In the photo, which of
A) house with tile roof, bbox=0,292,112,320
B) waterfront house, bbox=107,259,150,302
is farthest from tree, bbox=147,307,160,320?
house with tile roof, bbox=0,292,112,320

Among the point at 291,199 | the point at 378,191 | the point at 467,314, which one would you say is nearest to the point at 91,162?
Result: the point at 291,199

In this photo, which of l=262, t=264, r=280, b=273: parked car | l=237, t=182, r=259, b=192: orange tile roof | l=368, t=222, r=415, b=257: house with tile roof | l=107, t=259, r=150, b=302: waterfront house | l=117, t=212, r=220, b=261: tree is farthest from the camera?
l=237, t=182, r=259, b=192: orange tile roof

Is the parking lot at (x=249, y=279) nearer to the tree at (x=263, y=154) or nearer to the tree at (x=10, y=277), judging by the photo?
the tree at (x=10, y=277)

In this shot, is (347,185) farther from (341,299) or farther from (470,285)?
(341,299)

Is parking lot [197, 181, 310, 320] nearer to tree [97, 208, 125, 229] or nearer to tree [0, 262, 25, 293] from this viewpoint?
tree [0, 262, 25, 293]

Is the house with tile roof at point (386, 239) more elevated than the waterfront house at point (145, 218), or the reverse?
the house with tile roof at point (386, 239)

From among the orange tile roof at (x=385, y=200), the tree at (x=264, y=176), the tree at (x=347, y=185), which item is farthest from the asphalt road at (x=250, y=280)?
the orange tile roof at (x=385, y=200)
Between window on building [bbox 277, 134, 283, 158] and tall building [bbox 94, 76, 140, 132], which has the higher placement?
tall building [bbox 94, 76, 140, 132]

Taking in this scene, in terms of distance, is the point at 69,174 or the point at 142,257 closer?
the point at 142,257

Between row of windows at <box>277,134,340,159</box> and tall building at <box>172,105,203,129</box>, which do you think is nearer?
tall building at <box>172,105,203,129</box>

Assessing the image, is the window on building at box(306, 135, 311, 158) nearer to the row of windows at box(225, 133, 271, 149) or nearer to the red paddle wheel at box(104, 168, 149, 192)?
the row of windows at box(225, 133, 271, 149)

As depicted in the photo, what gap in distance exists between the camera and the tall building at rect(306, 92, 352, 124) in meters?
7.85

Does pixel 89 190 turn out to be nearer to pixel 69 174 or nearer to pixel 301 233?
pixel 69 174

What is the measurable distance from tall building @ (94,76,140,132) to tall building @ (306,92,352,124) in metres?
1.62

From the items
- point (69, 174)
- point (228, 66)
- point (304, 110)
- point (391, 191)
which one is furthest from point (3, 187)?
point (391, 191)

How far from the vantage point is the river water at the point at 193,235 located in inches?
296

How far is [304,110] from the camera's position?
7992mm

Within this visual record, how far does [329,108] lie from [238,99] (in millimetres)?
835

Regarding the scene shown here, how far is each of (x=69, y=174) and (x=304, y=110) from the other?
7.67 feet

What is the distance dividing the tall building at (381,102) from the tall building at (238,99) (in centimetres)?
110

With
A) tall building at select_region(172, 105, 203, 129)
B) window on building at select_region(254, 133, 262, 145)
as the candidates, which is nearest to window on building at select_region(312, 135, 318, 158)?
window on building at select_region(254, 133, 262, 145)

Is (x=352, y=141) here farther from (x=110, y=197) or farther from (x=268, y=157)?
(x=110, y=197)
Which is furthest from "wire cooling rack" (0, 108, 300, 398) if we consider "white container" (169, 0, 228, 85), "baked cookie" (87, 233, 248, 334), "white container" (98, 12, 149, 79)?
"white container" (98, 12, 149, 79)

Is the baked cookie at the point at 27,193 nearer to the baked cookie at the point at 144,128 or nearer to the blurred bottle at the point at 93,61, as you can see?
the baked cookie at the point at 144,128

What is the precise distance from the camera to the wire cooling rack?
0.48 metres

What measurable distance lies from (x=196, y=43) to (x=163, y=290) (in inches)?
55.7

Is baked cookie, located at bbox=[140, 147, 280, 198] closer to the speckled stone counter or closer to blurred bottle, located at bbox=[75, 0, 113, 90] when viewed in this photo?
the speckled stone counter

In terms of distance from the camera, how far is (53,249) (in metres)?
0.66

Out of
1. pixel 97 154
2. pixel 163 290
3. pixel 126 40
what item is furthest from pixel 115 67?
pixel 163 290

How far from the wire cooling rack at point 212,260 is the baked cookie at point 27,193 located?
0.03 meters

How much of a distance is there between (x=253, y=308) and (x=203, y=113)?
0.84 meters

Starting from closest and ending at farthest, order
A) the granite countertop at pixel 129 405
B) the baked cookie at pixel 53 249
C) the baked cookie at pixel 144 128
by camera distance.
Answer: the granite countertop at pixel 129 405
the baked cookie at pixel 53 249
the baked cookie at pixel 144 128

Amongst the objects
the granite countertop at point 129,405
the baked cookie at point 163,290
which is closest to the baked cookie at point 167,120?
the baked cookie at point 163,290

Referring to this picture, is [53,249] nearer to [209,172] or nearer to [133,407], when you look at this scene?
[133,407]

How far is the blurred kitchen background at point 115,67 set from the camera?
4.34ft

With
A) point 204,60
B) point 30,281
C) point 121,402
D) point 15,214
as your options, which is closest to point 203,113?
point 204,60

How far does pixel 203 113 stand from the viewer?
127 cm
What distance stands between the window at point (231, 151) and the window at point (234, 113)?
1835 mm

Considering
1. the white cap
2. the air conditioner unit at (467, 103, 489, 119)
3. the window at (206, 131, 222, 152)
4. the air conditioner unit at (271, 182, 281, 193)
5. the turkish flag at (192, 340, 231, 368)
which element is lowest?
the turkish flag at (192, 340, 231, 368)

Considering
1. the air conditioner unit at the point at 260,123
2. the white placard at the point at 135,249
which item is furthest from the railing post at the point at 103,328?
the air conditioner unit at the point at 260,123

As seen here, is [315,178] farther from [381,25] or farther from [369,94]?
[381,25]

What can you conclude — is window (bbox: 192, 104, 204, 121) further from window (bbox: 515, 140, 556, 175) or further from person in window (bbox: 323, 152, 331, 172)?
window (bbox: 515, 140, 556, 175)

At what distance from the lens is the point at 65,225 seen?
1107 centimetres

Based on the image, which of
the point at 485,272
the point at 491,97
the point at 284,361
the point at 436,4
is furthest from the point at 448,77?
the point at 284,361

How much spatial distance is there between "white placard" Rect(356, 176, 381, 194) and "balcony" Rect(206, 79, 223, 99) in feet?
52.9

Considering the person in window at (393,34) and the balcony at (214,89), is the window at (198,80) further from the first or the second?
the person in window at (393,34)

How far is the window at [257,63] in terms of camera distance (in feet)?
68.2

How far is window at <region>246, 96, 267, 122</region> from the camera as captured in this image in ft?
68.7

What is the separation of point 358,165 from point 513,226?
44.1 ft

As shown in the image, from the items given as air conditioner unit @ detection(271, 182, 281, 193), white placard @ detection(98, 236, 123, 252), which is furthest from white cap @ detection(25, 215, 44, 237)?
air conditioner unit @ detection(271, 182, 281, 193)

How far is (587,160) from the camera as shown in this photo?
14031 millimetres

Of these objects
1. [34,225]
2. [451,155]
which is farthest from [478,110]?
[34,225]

[Stated exercise]:
Can you extract every one of the records above and reproduce each line verbatim, leaving nothing out?

[Complete answer]:
In the photo, which of
A) house with tile roof, bbox=0,292,112,320
B) waterfront house, bbox=107,259,150,302
is farthest from tree, bbox=147,307,160,320?
house with tile roof, bbox=0,292,112,320

Among the point at 291,199 | the point at 378,191 | the point at 467,314, which one would you say is nearest to the point at 91,162?
Result: the point at 291,199

In this photo, which of l=262, t=264, r=280, b=273: parked car | l=237, t=182, r=259, b=192: orange tile roof | l=368, t=222, r=415, b=257: house with tile roof | l=107, t=259, r=150, b=302: waterfront house | l=117, t=212, r=220, b=261: tree is farthest from the camera?
l=237, t=182, r=259, b=192: orange tile roof

Is the parking lot at (x=249, y=279) nearer to the tree at (x=263, y=154) or nearer to the tree at (x=10, y=277), judging by the photo?
the tree at (x=10, y=277)

In this shot, is (347,185) farther from (341,299) or farther from (470,285)?
(341,299)

Is parking lot [197, 181, 310, 320] nearer to tree [97, 208, 125, 229] or nearer to tree [0, 262, 25, 293] from this viewpoint?
tree [0, 262, 25, 293]

Is the house with tile roof at point (386, 239) more elevated than the waterfront house at point (145, 218), or the reverse?
the house with tile roof at point (386, 239)

From among the orange tile roof at (x=385, y=200), the tree at (x=264, y=176), the tree at (x=347, y=185), which item is farthest from the asphalt road at (x=250, y=280)?
the orange tile roof at (x=385, y=200)
Between window on building [bbox 277, 134, 283, 158] and tall building [bbox 94, 76, 140, 132], which has the higher placement?
tall building [bbox 94, 76, 140, 132]

Taking in this scene, in terms of distance, is the point at 69,174 or the point at 142,257 closer?
the point at 142,257

Between row of windows at <box>277,134,340,159</box> and tall building at <box>172,105,203,129</box>, which do you think is nearer?
tall building at <box>172,105,203,129</box>

Assessing the image, is the window on building at box(306, 135, 311, 158) nearer to the row of windows at box(225, 133, 271, 149) or nearer to the red paddle wheel at box(104, 168, 149, 192)?
the row of windows at box(225, 133, 271, 149)

As depicted in the photo, what gap in distance exists between the camera and the tall building at rect(306, 92, 352, 124) in meters?
7.85

Does pixel 89 190 turn out to be nearer to pixel 69 174 or nearer to pixel 301 233?
pixel 69 174

What is the measurable distance from tall building @ (94,76,140,132) to tall building @ (306,92,352,124) in metres?
1.62

From the items
- point (69, 174)
- point (228, 66)
- point (304, 110)
- point (391, 191)
which one is furthest from point (3, 187)?
point (391, 191)

How far from the vantage point is the river water at the point at 193,235 located in inches?
296

How far is [304,110] from the camera's position?
7992mm

Within this visual record, how far does [329,108] lie from [238,99] (in millimetres)?
835

Regarding the scene shown here, how far is each of (x=69, y=174) and (x=304, y=110) from the other?
7.67 feet

What is the distance dividing the tall building at (381,102) from the tall building at (238,99) (in centimetres)?
110

With
A) tall building at select_region(172, 105, 203, 129)
B) window on building at select_region(254, 133, 262, 145)
as the candidates, which is nearest to window on building at select_region(312, 135, 318, 158)?
window on building at select_region(254, 133, 262, 145)

Is (x=352, y=141) here farther from (x=110, y=197) or farther from (x=268, y=157)?
(x=110, y=197)
Which is furthest from "wire cooling rack" (0, 108, 300, 398) if we consider "white container" (169, 0, 228, 85), "baked cookie" (87, 233, 248, 334), "white container" (98, 12, 149, 79)?
"white container" (98, 12, 149, 79)

Is the baked cookie at the point at 27,193 nearer to the baked cookie at the point at 144,128 or nearer to the blurred bottle at the point at 93,61, as you can see?
the baked cookie at the point at 144,128

What is the precise distance from the camera to the wire cooling rack?
0.48 metres

What measurable distance lies from (x=196, y=43) to (x=163, y=290) (in inches)?
55.7

Is baked cookie, located at bbox=[140, 147, 280, 198] closer to the speckled stone counter or closer to blurred bottle, located at bbox=[75, 0, 113, 90] when viewed in this photo?
the speckled stone counter

In terms of distance from the camera, how far is (53,249) (in metres)?
0.66

Out of
1. pixel 97 154
2. pixel 163 290
3. pixel 126 40
what item is furthest from pixel 115 67?
pixel 163 290

How far from the wire cooling rack at point 212,260 is the baked cookie at point 27,193 located?
0.03 meters

How much of a distance is there between (x=253, y=308) and (x=203, y=113)?
0.84 meters

Starting from closest and ending at farthest, order
A) the granite countertop at pixel 129 405
B) the baked cookie at pixel 53 249
C) the baked cookie at pixel 144 128
by camera distance.
Answer: the granite countertop at pixel 129 405
the baked cookie at pixel 53 249
the baked cookie at pixel 144 128

Amongst the objects
the granite countertop at point 129,405
the baked cookie at point 163,290
which is closest to the baked cookie at point 167,120?
the baked cookie at point 163,290

Referring to this picture, is [53,249] nearer to [209,172] or nearer to [133,407], when you look at this scene?
[133,407]

How far is the blurred kitchen background at point 115,67 set from the camera?
4.34ft

With
A) point 204,60
B) point 30,281
C) point 121,402
D) point 15,214
as your options, which is closest to point 203,113?
point 204,60

How far does pixel 203 113 stand from the viewer?
127 cm
What distance stands between the window at point (231, 151) and the window at point (234, 113)?
1835 mm

Considering
1. the white cap
2. the air conditioner unit at (467, 103, 489, 119)
3. the window at (206, 131, 222, 152)
4. the air conditioner unit at (271, 182, 281, 193)
5. the turkish flag at (192, 340, 231, 368)
which element is lowest?
the turkish flag at (192, 340, 231, 368)

Considering
1. the air conditioner unit at the point at 260,123
2. the white placard at the point at 135,249
which item is furthest from the railing post at the point at 103,328?
the air conditioner unit at the point at 260,123

As seen here, is [315,178] farther from [381,25] or farther from [369,94]?
[381,25]

What can you conclude — is window (bbox: 192, 104, 204, 121) further from window (bbox: 515, 140, 556, 175) or further from person in window (bbox: 323, 152, 331, 172)?
window (bbox: 515, 140, 556, 175)

At what distance from the lens is the point at 65,225 seen?
1107 centimetres

Based on the image, which of
the point at 485,272
the point at 491,97
the point at 284,361
the point at 436,4
is furthest from the point at 448,77?
the point at 284,361

How much spatial distance is there between "white placard" Rect(356, 176, 381, 194) and "balcony" Rect(206, 79, 223, 99) in feet?
52.9

Considering the person in window at (393,34) and the balcony at (214,89), is the window at (198,80) further from the first or the second?
the person in window at (393,34)

How far is the window at [257,63] in terms of camera distance (in feet)?
68.2

How far is window at <region>246, 96, 267, 122</region> from the camera as captured in this image in ft?
68.7

What is the separation of point 358,165 from point 513,226?
44.1 ft

As shown in the image, from the items given as air conditioner unit @ detection(271, 182, 281, 193), white placard @ detection(98, 236, 123, 252), which is furthest from white cap @ detection(25, 215, 44, 237)?
air conditioner unit @ detection(271, 182, 281, 193)

How far is (587,160) from the camera as shown in this photo?
14031 millimetres

Of these objects
1. [34,225]
2. [451,155]
which is farthest from [478,110]?
[34,225]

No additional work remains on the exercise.